Required work:
1) Using the taxi Q-learning tutorial, say whether each statement agrees with it. Answer yes or no, and quote the words that decide it.
(a) The taxi that picks random actions learns from the reward function.
(b) The Q Table starts out filled with zeroes.
(c) Lowering epsilon over time should make the agent more likely to explore once it has gathered more information.
2) Translate this sentence from the taxi Q-learning tutorial into Spanish: "Hyperparameters are parameters of ML that are not set or changed by the algorithm itself, but by the user to control how the algorithm learns."
3) Continue the taxi Q-learning tutorial from the point where it stops.

-- Source extract follows --

Now let's visualize a runthrough of one episode where we are just randomly sampling actions to see what the taxi looks like in action. Note that although a reward function is being calculated, the agent is not learning from it in any way, which is why this taxi has no idea what it's doing.

First we'll have to install all the Python packages we'll be using. Run the below cell!

In [None]:
!pip3 install gymnasium numpy matplotlib IPython gymnasium[toy-text]

In [None]:
import gymnasium as gym
import numpy as np
import matplotlib.pyplot as plt
import random
from IPython.display import clear_output
from time import sleep
from matplotlib import animation
from utils import run_animation, store_episode_as_gif

"""Simulation with random agent"""
env = gym.make("Taxi-v3", render_mode="rgb_array")

epoch = 0
num_failed_dropoffs = 0
experience_buffer = []
cum_reward = 0

done = False

state, _ = env.reset()

while not done and epoch < 100:
    # Sample random action
    "Action selection without action mask"
    action = env.action_space.sample()

    "Action selection with action mask"
    #action = env.action_space.sample(env.action_mask(state))

    state, reward, done, _, _ = env.step(action)
    cum_reward += reward

    # Store experience in dictionary
    experience_buffer.append({
        "frame": env.render(),
        "episode": 1,
        "epoch": epoch,
        "state": state,
        "action": action,
        "reward": cum_reward,
        }
    )

    if reward == -10:
        num_failed_dropoffs += 1

    epoch += 1

# Run animation and print console output
run_animation(experience_buffer, True)

print("# epochs: {}".format(epoch))
print("# failed drop-offs: {}".format(num_failed_dropoffs))

Now that we've set up the environment, let's help our passenger reach their destination through Q Learning!

## **Q Table**
Here is what our Q Table will look like for our scenario:

![qtable_pic](qtable_pic.png)

**What are the dimensions of our Q Table?**

**Answer:** 

We must start by initializing the Q Table with zeroes since we don't have any information to start with.

In [None]:
state_size = env.observation_space.n  # total number of states (S)
action_size = env.action_space.n      # total number of actions (A)

# initialize a qtable with 0's for all Q-values
qtable = np.zeros((state_size, action_size))

## **Hyperparameters**

Hyperparameters are parameters of ML that are not set or changed by the algorithm itself, but by the user to control how the algorithm learns. Here are the hyperparameters we must define:

**learning_rate**: this corresponds to _alpha_ in the Bellman equation and takes on a value from 0 to 1. This represents how much we want the algorithm to change in response to new information

**discount_rate**: this corresponds to _gamma_ in the Bellman equation and takes on a value from 0 to 1. This represents how much we value information from predicted future states

**epsilon**: as we've mentioned before, this is the threshold for choosing to explore or exploit. The hyperparameter variable represents the initial value

**decay_rate**: this is how much we want epsilon to decrease by in every episode. We want to keep decreasing epsilon over time so that the agent is more likely to exploit when it has gathered more information.

-- Source extract concluded --
-- Data under study follows --

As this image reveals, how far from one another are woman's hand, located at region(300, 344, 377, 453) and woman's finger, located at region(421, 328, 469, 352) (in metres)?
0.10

-- Data under study concluded --
-- Data under study follows --

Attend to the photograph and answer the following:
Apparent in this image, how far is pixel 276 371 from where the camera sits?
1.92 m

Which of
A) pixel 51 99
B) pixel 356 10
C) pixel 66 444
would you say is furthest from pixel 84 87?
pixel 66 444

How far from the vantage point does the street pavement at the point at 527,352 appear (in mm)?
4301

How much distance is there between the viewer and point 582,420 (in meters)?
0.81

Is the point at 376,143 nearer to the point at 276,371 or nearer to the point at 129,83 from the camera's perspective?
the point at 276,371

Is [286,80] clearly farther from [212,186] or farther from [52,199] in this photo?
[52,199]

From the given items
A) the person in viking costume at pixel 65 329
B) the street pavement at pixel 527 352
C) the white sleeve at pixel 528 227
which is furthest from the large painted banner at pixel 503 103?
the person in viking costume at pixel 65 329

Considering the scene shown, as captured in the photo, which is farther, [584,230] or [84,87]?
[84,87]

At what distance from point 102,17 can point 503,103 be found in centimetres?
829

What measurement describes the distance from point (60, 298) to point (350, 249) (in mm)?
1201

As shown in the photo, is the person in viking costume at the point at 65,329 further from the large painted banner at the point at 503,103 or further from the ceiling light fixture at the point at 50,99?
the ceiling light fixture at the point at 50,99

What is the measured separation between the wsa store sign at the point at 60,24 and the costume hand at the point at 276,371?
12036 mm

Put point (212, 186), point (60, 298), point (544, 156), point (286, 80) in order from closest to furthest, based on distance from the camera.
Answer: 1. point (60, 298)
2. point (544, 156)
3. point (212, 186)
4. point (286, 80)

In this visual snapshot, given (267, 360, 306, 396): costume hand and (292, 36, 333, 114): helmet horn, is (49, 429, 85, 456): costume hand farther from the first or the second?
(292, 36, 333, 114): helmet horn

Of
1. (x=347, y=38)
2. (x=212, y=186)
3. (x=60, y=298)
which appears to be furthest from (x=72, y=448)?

-- Data under study concluded --
-- Data under study follows --

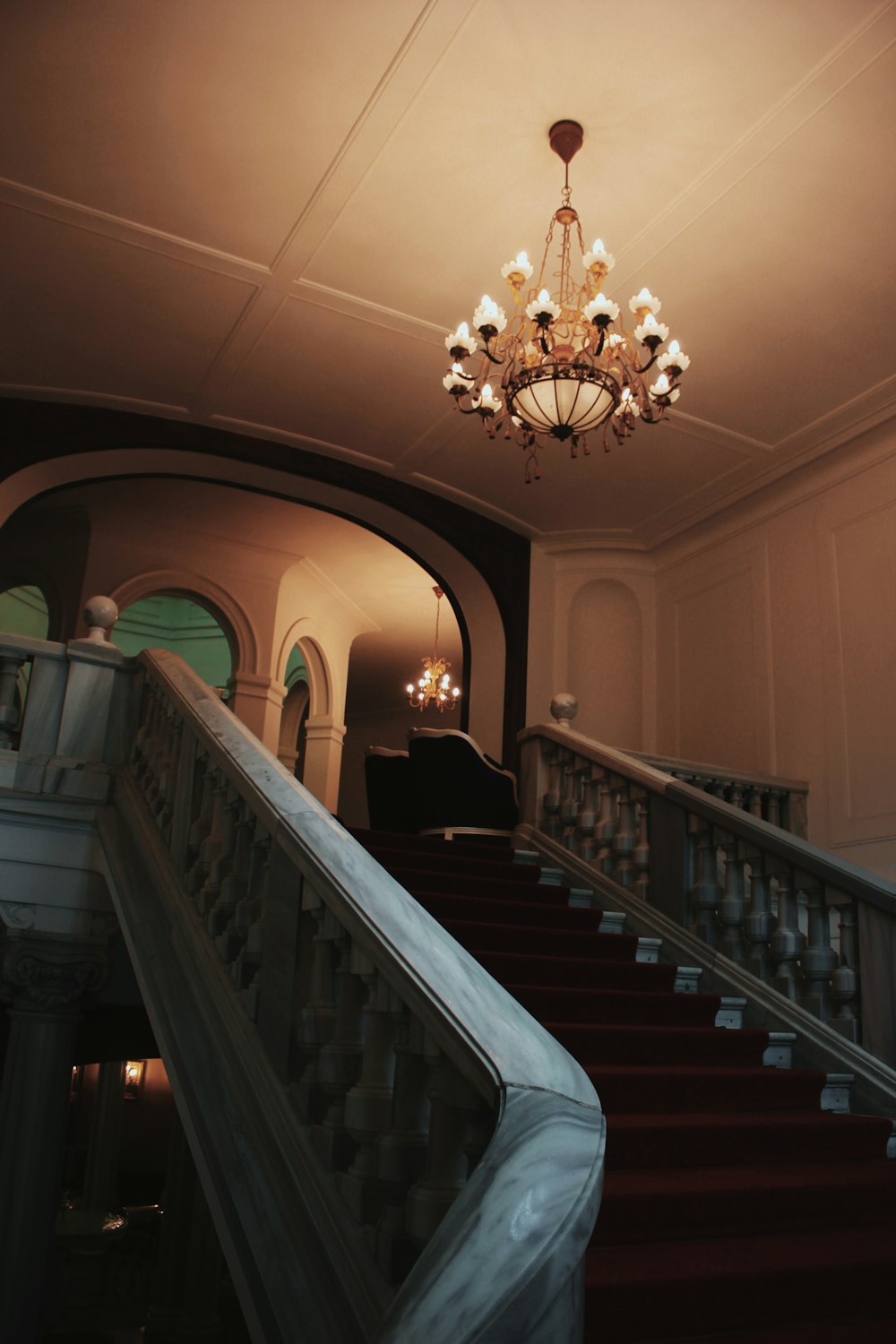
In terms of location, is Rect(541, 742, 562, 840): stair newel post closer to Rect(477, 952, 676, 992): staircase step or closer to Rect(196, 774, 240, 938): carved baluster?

-- Data under study concluded --

Answers to the problems:
1)
(a) No: "the agent is not learning from it in any way"
(b) Yes: "We must start by initializing the Q Table with zeroes since we don't have any information to start with."
(c) No: "so that the agent is more likely to exploit when it has gathered more information"

2) Los hiperparámetros son parámetros de ML que no establece ni cambia el propio algoritmo, sino el usuario, para controlar cómo aprende el algoritmo.

3)
**num_episodes**: number of episodes we want to train for

**max_epochs**: the maximum number of epochs or steps we want in each episode. The episode stops either when this threshold is reached, or the passenger is successfully delivered.

**Bonus**: Once you've finished the assignment, come back and change the hyperparameters and see how it affects the algorithm's performance. What values yield the most effective algorithm?

In [None]:
# hyperparameters
learning_rate = 0.9
discount_rate = 0.8
epsilon = 1.0
decay_rate= 0.005
num_episodes = 1000
max_epochs = 99 # per episode   

## **Training** 

Now we will implement the Q Learning algorithm in the block below! Let's walk through the code step by step.
First, in Block A, we are initializing some lists so we can collect and plot data to analyze our training results. Next, we have a loop for Block B to allow us to repeat the algorithm for each episode. Then we begin each episode by resetting the environment to a new starting position in Block B1. 

**Why do you think we have to set done equal to False?**

**Answer:**

In Block B3, we have a loop for each episode to go through the individual epochs. In this loop, we must first decide whether we want to explore or exploit in Block B3a.

**Which Case (1 or 2) corresponds to exploring, and which corresponds to exploiting?** *HINT: .sample() picks a random value from the given space, and np.argmax() returns the index of the maximum value in an array*

**Answer:**

After we decide whether to explore or exploit, we actually perform that action (an integer between 0 and 5), through the step function in Block B3b.

Then, in Block B3c, it's time to update our Q Table based on the reward and new state that results from our action. This is where we finally implement the Bellman Equation. Compare this line of code with the equation presenting at the top of the notebook. Do they match up?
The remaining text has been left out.